Protesters were arrested after chaining themselves to an escalator in a Maryland hotel Sunday.
Officers arrested 12 protesters who had chained themselves to an escalator at a Hyatt Regency hotel, reports WBALTV. Police said that they received a call around 1:45 p.m. EST Sunday to come to the hotel lobby because protesters were blocking the escalator. They were protesting the Maryland Fraternal Order of Police (FOP) during its conference.
Protesters did not leave when hotel security advised them to; the Fire Department and police officers had to cut the chains on the protesters. They were taken into custody shortly afterwards.
According to the Baltimore Sun, protesters cheered for those who had been arrested as they were taken into police wagons. Fellow activists set up a fundraiser online to raise money for bail.
Demonstrators called the FOP a “good ol’ boys club.”
“The FOP is the No. 1 obstruction to police accountability and justice. They operate more as a good ol’ boys club instead of a union … We caused fop members who were coming in for the conference to cancel their reservations so we are shutting down the FOP,” Ralikh Hayes, an organizer of the protest, said.
The protest also referred to the report the Department of Justice (DOJ) released on the Baltimore Police Department. The report said the Baltimore police department performed unconstitutional stops, arrests, and used excessive force that led to different outcomes for black citizens. (RELATED: DOJ Report Charges Baltimore Cops With Racism)
Some demonstrators wore shirts reading “Justice 4 Korryn Gaines.” Gaines was shot by the police when they tried to serve her a warrant for her failure to appear in court.

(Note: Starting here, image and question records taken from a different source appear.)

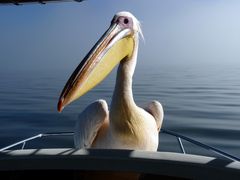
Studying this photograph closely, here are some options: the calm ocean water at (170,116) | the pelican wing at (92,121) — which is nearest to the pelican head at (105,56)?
the pelican wing at (92,121)

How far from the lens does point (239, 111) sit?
11.1 metres

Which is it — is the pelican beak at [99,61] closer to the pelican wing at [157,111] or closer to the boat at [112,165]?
the pelican wing at [157,111]

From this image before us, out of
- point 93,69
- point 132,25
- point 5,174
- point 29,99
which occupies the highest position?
point 132,25

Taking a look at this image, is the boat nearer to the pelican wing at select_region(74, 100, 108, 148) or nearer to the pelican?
the pelican

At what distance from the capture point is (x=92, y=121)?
125 inches

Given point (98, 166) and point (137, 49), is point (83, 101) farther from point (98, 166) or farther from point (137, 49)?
point (98, 166)

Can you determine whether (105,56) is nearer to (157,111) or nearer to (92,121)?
(92,121)

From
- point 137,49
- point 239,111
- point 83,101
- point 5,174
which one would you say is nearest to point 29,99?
point 83,101

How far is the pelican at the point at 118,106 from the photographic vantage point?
2.99 metres

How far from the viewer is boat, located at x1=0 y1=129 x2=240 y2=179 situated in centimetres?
141

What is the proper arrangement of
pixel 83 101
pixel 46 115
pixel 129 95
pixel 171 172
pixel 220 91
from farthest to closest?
1. pixel 220 91
2. pixel 83 101
3. pixel 46 115
4. pixel 129 95
5. pixel 171 172

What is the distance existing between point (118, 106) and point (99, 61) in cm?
40

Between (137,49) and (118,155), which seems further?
(137,49)

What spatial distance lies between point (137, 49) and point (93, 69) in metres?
0.75
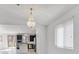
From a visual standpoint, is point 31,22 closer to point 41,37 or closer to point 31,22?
point 31,22

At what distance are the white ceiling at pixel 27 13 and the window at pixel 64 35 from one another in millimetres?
140

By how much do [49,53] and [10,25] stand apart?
568 mm

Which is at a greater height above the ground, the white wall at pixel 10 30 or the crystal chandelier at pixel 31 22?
the crystal chandelier at pixel 31 22

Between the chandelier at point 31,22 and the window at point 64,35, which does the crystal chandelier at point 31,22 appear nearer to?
the chandelier at point 31,22

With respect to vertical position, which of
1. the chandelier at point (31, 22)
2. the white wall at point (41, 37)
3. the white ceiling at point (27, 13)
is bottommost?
the white wall at point (41, 37)

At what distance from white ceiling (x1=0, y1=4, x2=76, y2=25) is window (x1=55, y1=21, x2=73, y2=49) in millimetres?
140

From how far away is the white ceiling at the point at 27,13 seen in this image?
1223 mm

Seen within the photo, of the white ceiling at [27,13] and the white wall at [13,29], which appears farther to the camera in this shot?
the white wall at [13,29]

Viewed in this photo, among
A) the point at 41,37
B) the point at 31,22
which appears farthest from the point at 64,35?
the point at 31,22

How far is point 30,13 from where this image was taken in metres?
1.30

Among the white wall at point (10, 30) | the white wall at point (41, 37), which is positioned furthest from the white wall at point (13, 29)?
the white wall at point (41, 37)

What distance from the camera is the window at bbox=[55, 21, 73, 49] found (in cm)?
128

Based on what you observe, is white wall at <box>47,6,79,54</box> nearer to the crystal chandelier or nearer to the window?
the window
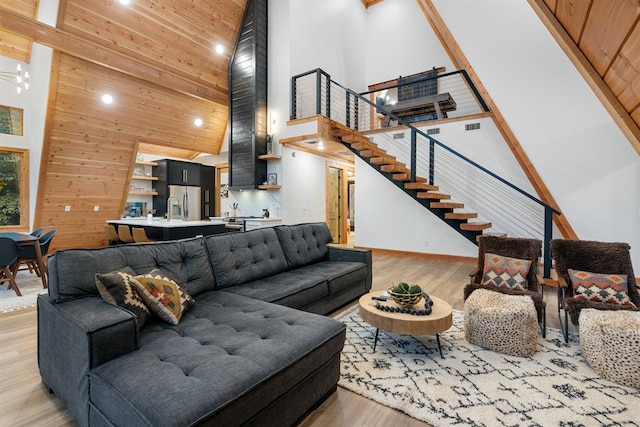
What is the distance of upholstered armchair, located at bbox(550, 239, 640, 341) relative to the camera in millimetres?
2516

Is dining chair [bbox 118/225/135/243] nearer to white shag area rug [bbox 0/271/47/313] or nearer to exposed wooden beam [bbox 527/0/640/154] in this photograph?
white shag area rug [bbox 0/271/47/313]

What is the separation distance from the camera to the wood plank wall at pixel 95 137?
547 cm

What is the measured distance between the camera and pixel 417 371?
2.13 meters

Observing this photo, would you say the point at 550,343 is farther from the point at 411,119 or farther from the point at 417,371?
the point at 411,119

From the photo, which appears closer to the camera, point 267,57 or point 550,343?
point 550,343

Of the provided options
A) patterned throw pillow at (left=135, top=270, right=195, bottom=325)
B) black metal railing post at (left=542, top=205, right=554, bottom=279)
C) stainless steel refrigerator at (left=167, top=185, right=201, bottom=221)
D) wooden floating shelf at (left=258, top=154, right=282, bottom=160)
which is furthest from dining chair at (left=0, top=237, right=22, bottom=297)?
black metal railing post at (left=542, top=205, right=554, bottom=279)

After an hours-long confrontation during which Gaines threatened police with her shotgun, police fatally shot her. (RELATED: Police Shoot Woman Who Allegedly Threatened Them With A Gun)
They also demanded the release of the names of the officers who shot Gaines, as well as the officers who had been mentioned in the DOJ report on the Baltimore Police Department.
Hayes repeated the demands of the “Vision For Black Lives Platform,” the new agenda that calls for reparations for slavery.
“Our vision is a world where safety and security is not dependent on the enforcers of the state but rather where all people have access to quality food, shelter, health care and education and where racial, economic and gender equality flourish,” Hayes said.